■ **Aim of the exercise**: Without the pictures, repeat the listing character for character.

■ **Lines of data**:
━━━

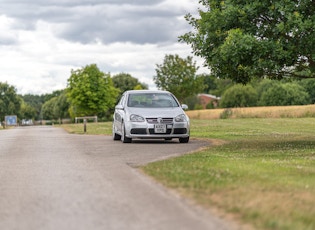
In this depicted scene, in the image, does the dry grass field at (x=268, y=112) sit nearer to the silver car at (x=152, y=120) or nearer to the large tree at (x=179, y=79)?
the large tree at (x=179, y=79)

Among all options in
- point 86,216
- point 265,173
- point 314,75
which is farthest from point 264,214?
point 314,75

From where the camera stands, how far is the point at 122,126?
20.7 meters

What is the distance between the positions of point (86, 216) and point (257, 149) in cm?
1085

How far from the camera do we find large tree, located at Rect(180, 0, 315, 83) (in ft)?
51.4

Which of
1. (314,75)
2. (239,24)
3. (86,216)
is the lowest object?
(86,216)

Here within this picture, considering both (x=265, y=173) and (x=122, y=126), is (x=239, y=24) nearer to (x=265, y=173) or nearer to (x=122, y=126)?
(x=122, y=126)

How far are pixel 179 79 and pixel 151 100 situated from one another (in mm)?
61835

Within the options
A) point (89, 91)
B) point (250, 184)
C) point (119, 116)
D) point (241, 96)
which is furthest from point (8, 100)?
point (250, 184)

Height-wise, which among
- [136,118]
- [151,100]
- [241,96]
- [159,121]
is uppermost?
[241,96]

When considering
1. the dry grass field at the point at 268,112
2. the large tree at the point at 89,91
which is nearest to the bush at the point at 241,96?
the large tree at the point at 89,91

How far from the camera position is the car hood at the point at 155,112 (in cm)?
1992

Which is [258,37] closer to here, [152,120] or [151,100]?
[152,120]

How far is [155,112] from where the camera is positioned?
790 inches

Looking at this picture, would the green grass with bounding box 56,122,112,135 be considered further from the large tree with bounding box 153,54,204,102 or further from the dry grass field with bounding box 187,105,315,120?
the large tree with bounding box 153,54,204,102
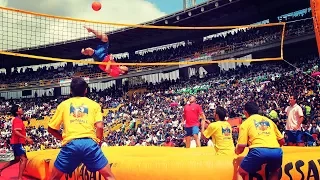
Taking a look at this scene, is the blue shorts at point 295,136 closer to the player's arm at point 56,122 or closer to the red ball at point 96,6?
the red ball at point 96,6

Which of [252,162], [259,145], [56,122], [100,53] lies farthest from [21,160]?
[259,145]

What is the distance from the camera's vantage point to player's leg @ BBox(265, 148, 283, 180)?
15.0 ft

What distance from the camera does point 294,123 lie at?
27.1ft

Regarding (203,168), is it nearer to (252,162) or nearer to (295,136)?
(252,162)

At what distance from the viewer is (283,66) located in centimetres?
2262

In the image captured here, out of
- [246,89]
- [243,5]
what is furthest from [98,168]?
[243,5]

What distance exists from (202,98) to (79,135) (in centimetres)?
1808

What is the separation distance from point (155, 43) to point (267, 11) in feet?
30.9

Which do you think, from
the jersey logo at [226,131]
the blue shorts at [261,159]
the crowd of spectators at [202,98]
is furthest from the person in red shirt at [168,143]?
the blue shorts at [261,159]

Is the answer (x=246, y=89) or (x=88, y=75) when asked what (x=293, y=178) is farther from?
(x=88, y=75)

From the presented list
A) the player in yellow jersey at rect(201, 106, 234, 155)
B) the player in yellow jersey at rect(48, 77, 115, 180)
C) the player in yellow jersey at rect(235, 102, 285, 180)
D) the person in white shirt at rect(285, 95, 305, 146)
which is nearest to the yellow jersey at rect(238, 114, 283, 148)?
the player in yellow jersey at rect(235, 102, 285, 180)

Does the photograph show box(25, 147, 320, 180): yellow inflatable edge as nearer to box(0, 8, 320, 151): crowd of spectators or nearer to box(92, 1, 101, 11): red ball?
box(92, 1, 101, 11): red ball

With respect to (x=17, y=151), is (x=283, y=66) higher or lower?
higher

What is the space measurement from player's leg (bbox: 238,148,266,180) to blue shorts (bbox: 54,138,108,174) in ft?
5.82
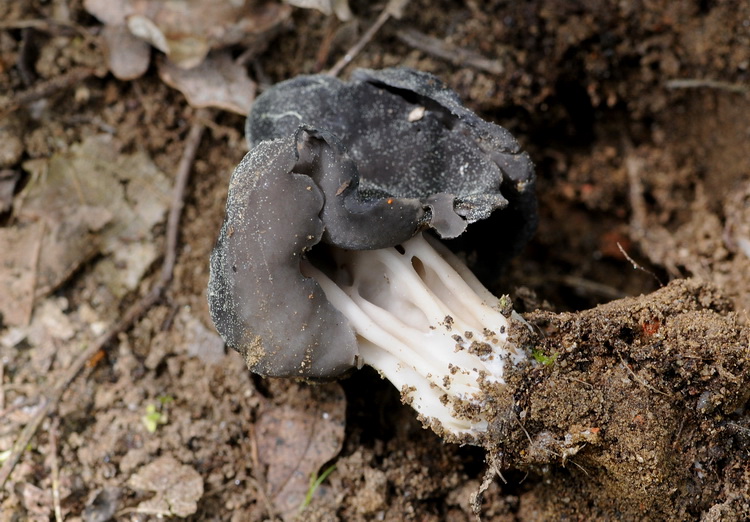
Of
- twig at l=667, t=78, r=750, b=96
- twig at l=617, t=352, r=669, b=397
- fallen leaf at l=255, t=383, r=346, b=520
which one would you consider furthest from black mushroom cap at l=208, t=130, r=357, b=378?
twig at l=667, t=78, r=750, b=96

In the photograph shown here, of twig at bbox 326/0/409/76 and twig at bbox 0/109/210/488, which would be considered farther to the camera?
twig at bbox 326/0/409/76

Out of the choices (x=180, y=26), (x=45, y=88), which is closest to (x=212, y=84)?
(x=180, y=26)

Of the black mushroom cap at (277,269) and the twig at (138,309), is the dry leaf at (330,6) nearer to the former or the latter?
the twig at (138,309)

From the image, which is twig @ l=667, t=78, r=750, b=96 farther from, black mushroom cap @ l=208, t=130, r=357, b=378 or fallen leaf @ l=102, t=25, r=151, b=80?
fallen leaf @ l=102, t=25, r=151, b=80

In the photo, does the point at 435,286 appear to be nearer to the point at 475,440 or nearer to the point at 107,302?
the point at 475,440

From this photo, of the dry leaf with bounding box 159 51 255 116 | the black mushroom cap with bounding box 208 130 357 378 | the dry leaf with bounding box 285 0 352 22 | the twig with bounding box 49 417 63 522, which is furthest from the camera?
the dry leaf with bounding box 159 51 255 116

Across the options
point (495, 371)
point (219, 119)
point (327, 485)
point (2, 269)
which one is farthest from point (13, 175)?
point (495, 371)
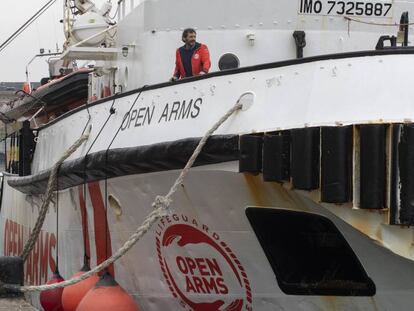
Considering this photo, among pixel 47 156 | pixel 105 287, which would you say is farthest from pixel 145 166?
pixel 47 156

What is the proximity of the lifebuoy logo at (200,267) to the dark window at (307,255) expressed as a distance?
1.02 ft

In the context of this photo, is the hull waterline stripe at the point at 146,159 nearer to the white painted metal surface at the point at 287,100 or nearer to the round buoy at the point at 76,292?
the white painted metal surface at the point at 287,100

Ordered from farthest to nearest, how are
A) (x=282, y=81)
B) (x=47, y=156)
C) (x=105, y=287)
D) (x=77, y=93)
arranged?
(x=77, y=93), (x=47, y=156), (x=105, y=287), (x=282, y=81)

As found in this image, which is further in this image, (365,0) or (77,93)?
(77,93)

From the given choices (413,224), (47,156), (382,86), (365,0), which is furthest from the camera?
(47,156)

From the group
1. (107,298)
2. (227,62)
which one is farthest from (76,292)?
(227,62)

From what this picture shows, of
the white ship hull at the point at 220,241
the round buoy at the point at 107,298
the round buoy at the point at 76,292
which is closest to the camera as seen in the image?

━━━

■ **Reply**:
In this depicted scene, in the image, does the dry grass field at (x=268, y=112) sit nearer to the silver car at (x=152, y=120) or nearer to the large tree at (x=179, y=79)?
the large tree at (x=179, y=79)

Among all options in
- point 86,216
- point 265,173
- point 314,75
which is farthest from point 264,214?
point 314,75

From where the camera stands, how far is the point at 122,126?
20.7 meters

What is the distance between the positions of point (86, 216) and point (257, 149) in cm?
1085

How far from the camera do we find large tree, located at Rect(180, 0, 315, 83) (in ft)?
51.4

Which of
1. (314,75)
2. (239,24)
3. (86,216)
is the lowest object?
(86,216)

Here within this picture, considering both (x=265, y=173) and (x=122, y=126), is (x=239, y=24) nearer to (x=265, y=173) or nearer to (x=122, y=126)?
(x=122, y=126)

How far are pixel 179 79 and pixel 151 100 situated from one another (in mm)?
61835

Within the options
A) point (89, 91)
B) point (250, 184)
C) point (119, 116)
D) point (241, 96)
which is furthest from point (8, 100)?
point (250, 184)

Height-wise, which among
- [136,118]
- [151,100]
- [241,96]
- [159,121]
is uppermost?
[241,96]

When considering
1. the dry grass field at the point at 268,112
2. the large tree at the point at 89,91
which is nearest to the bush at the point at 241,96?
the large tree at the point at 89,91

How far from the camera position is the car hood at the point at 155,112 (in cm)?
1992

Which is [258,37] closer to here, [152,120] or [151,100]?
[152,120]

How far is [155,112] from where the camera is positioned?
790 inches

Looking at this picture, would the green grass with bounding box 56,122,112,135 be considered further from the large tree with bounding box 153,54,204,102 or further from the dry grass field with bounding box 187,105,315,120?
the large tree with bounding box 153,54,204,102
Taking a look at this scene, is the blue shorts at point 295,136 closer to the player's arm at point 56,122 or closer to the red ball at point 96,6?
the red ball at point 96,6

Which of [252,162], [259,145], [56,122], [100,53] lies farthest from [21,160]?
[259,145]

What is the distance from the camera's vantage point to player's leg @ BBox(265, 148, 283, 180)?
15.0 ft

What distance from the camera does point 294,123 lie at?
27.1ft

Regarding (203,168), is it nearer to (252,162) or nearer to (295,136)?
(252,162)

At what distance from the viewer is (283,66) located in centimetres?
2262

In the image captured here, out of
- [246,89]
- [243,5]
what is furthest from [98,168]?
[243,5]

What distance exists from (202,98) to (79,135) (in centimetres)?
1808

What is the separation distance from point (155, 43) to point (267, 11) in feet?
30.9

Which do you think, from
the jersey logo at [226,131]
the blue shorts at [261,159]
the crowd of spectators at [202,98]
is furthest from the person in red shirt at [168,143]?
the blue shorts at [261,159]

Is the answer (x=246, y=89) or (x=88, y=75) when asked what (x=293, y=178) is farther from?
(x=88, y=75)

From the presented list
A) the player in yellow jersey at rect(201, 106, 234, 155)
B) the player in yellow jersey at rect(48, 77, 115, 180)
C) the player in yellow jersey at rect(235, 102, 285, 180)
D) the person in white shirt at rect(285, 95, 305, 146)
which is nearest to the yellow jersey at rect(238, 114, 283, 148)?
the player in yellow jersey at rect(235, 102, 285, 180)

Does the photograph show box(25, 147, 320, 180): yellow inflatable edge as nearer to box(0, 8, 320, 151): crowd of spectators or nearer to box(92, 1, 101, 11): red ball?
box(92, 1, 101, 11): red ball

With respect to (x=17, y=151), is (x=283, y=66) higher or lower?
higher

What is the space measurement from player's leg (bbox: 238,148,266,180) to blue shorts (bbox: 54,138,108,174) in ft?
5.82
Of
- twig at l=667, t=78, r=750, b=96
- twig at l=617, t=352, r=669, b=397
- fallen leaf at l=255, t=383, r=346, b=520
which one would you consider furthest from black mushroom cap at l=208, t=130, r=357, b=378?
twig at l=667, t=78, r=750, b=96

In the photograph shown here, of twig at bbox 326/0/409/76 and twig at bbox 0/109/210/488, which would be considered farther to the camera?
twig at bbox 326/0/409/76

Out of the choices (x=180, y=26), (x=45, y=88), which is closest to (x=212, y=84)?
(x=180, y=26)

Of the black mushroom cap at (277,269) and the twig at (138,309), is the dry leaf at (330,6) nearer to the former or the latter?
the twig at (138,309)

From the image, which is twig @ l=667, t=78, r=750, b=96 farther from, black mushroom cap @ l=208, t=130, r=357, b=378 or fallen leaf @ l=102, t=25, r=151, b=80?
fallen leaf @ l=102, t=25, r=151, b=80

In the photo, does the point at 435,286 appear to be nearer to the point at 475,440 or nearer to the point at 107,302?
the point at 475,440

From this photo, of the dry leaf with bounding box 159 51 255 116 | the black mushroom cap with bounding box 208 130 357 378 | the dry leaf with bounding box 285 0 352 22 | the twig with bounding box 49 417 63 522, which is furthest from the camera?
the dry leaf with bounding box 159 51 255 116

Across the options
point (495, 371)
point (219, 119)
point (327, 485)
point (2, 269)
which one is farthest from point (13, 175)?
point (495, 371)
Considering this photo, among pixel 47 156 | pixel 105 287, which would you say is farthest from pixel 145 166?
pixel 47 156

What is the proximity of the lifebuoy logo at (200,267) to the dark window at (307,255) expressed as a distance?
1.02 ft

In the context of this photo, is the hull waterline stripe at the point at 146,159 nearer to the white painted metal surface at the point at 287,100 or nearer to the round buoy at the point at 76,292?
the white painted metal surface at the point at 287,100

Ordered from farthest to nearest, how are
A) (x=282, y=81)
B) (x=47, y=156)
C) (x=105, y=287)
D) (x=77, y=93)
arranged?
(x=77, y=93), (x=47, y=156), (x=105, y=287), (x=282, y=81)

As found in this image, which is further in this image, (365,0) or (77,93)?
(77,93)

From the given choices (413,224), (47,156), (382,86), (365,0), which is furthest from the camera?
(47,156)

From the group
1. (107,298)
2. (227,62)
which one is farthest from (76,292)?
(227,62)

From what this picture shows, of
the white ship hull at the point at 220,241
the round buoy at the point at 107,298
the round buoy at the point at 76,292
which is closest to the camera as seen in the image?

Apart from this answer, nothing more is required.